# 課題 1:
以下の行から文字列「millimetres」を含むものをすべて選び、書き写してください。大文字と小文字は区別されます。

# 出典:
========================================================================

さらに 3x^2 - 2x - 5 x + 1で割ると以下のようになる。

 \displaystyle{
3x^2 - 2x - 5 = (x + 1)(3x + 5)
}

 \mathbb{Q}上の多項式における互除法では定数倍に意味はないので、 x + 1による割り算を行ったことに注意されたい[8]。以上により、 \mathrm{GCD}(f(x), f'(x)) = x + 1である。これは定数ではないため、f(x)はsquare freeではないことが分かった。実際、 f(x) = (x+1)^2(x-3)である。

なお、GCDの計算にさらっとEuclidの互除法を使ったが、これが可能なのは任意の体上の多項式環がEuclid整域となるからだという点を申し添えておく[9]。

既約性判定アルゴリズムでは F_p上でもsquare free判定をする必要があるが、これはちょっと工夫が要るようである。詳しくは[10]を参照されたい。

pの見つけ方

一般にf(x)がsquare freeであっても、それがmod pの世界でもsquare freeとは限らない。例えば、 f(x) = x^2 + 2x + 6はEisensteinの判定法により既約なので、square freeである。しかし、 f(x) \equiv x^2 + 2x + 1 \equiv (x+1)^2 \pmod{5}となり、これはsquare freeではない。

既約性判定アルゴリズムでは、f(x)がmod pの世界でもsquare freeになっていなければならないので、そのようなpを何とかして見つける必要がある。実は、これはそんなに悩む必要は無くて、有限個のpを除けばmod pの世界でもsquare freeとなるようである。証明はいまいち理解出来ていないが、[6]の命題6.36にヒントがある。

 F_pでの因数分解

これについては検索すると山のように論文なりブログなりが出てくる。特に[10]に分かりやすくまとまっているようなので、興味のある方はそちらを参照されたい。

 \mathbb{Q}上の既約性と F_p上の既約性の関係

一般に F_p上既約であれば \mathbb{Q}上既約となるが、逆は成り立たない。証明は[11]などを参照されたい。

========================================================================

# 表示された行:
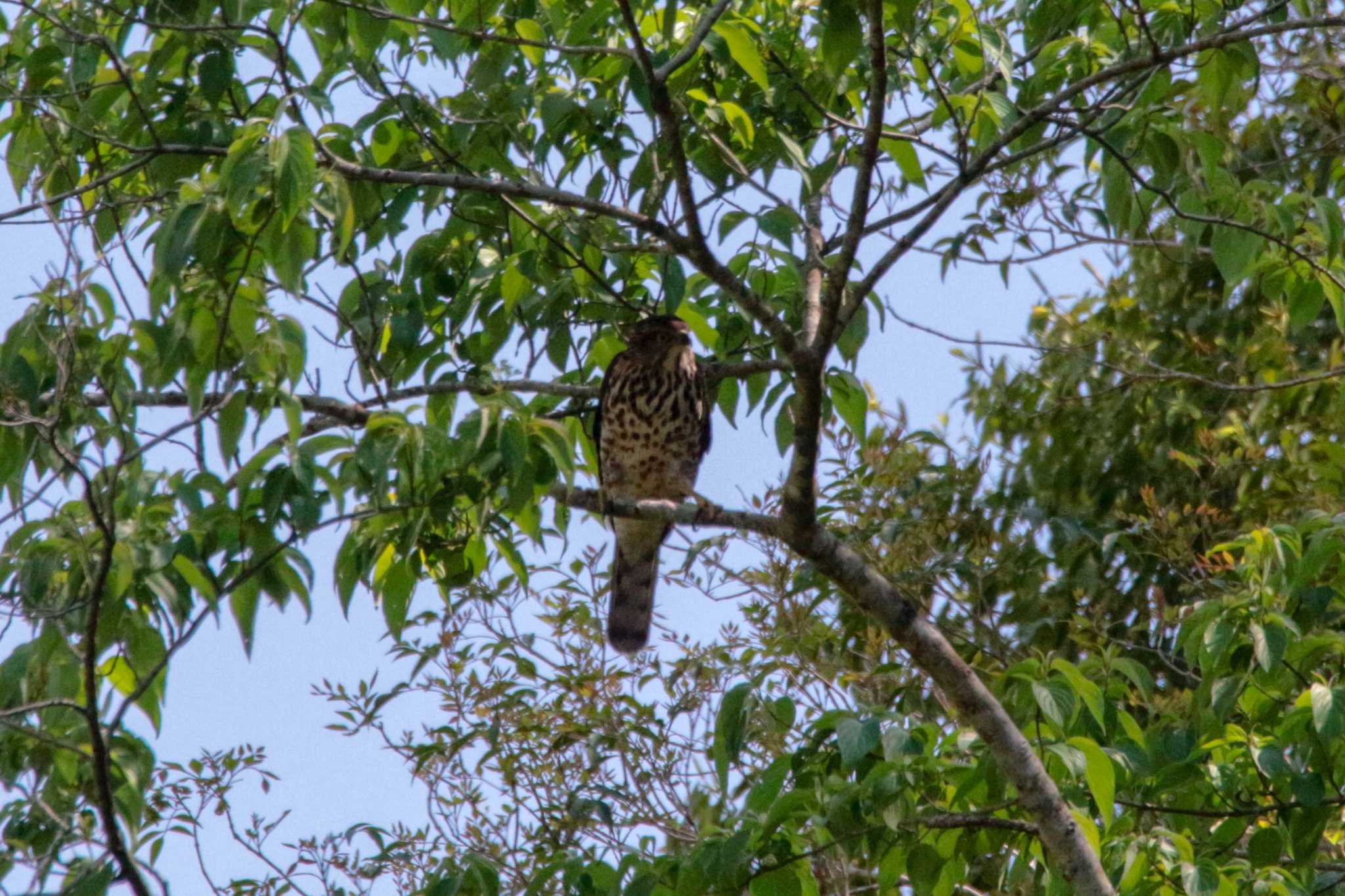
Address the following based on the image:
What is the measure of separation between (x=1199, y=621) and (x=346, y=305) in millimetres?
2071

========================================================================

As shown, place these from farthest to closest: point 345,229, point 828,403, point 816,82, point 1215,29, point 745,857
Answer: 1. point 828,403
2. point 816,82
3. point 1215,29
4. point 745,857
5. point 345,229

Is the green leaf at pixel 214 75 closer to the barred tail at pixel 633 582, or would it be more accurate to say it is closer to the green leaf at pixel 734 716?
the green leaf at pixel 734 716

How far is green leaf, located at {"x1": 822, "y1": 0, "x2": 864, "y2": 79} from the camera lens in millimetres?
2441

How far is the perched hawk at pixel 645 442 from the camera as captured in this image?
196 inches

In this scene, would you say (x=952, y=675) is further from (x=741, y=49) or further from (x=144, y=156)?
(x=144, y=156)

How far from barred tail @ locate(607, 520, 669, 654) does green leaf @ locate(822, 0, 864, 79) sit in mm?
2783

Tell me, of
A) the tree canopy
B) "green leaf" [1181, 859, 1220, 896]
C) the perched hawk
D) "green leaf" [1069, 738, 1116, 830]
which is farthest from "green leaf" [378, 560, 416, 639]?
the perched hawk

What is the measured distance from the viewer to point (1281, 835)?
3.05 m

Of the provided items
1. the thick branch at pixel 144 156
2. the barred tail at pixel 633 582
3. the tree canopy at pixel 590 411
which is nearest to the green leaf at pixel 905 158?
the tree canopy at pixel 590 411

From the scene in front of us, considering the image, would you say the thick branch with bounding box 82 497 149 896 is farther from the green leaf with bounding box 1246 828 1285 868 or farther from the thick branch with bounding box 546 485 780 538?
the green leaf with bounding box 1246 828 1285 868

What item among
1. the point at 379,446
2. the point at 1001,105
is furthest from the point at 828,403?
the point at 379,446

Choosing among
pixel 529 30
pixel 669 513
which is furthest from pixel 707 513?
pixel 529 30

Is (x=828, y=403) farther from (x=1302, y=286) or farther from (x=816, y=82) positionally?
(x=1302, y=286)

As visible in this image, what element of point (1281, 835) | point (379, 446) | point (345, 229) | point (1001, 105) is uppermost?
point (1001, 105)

========================================================================

# 課題 2:
本文によると、F_p上で既約な多項式と \mathbb{Q}上での既約性にはどのような関係がありますか。

# 課題の解答 1:
What is the measure of separation between (x=1199, y=621) and (x=346, y=305) in millimetres?
How far is green leaf, located at {"x1": 822, "y1": 0, "x2": 864, "y2": 79} from the camera lens in millimetres?

# 課題の解答 2:
F_p上で既約であれば \mathbb{Q}上でも既約となりますが、その逆は成り立ちません。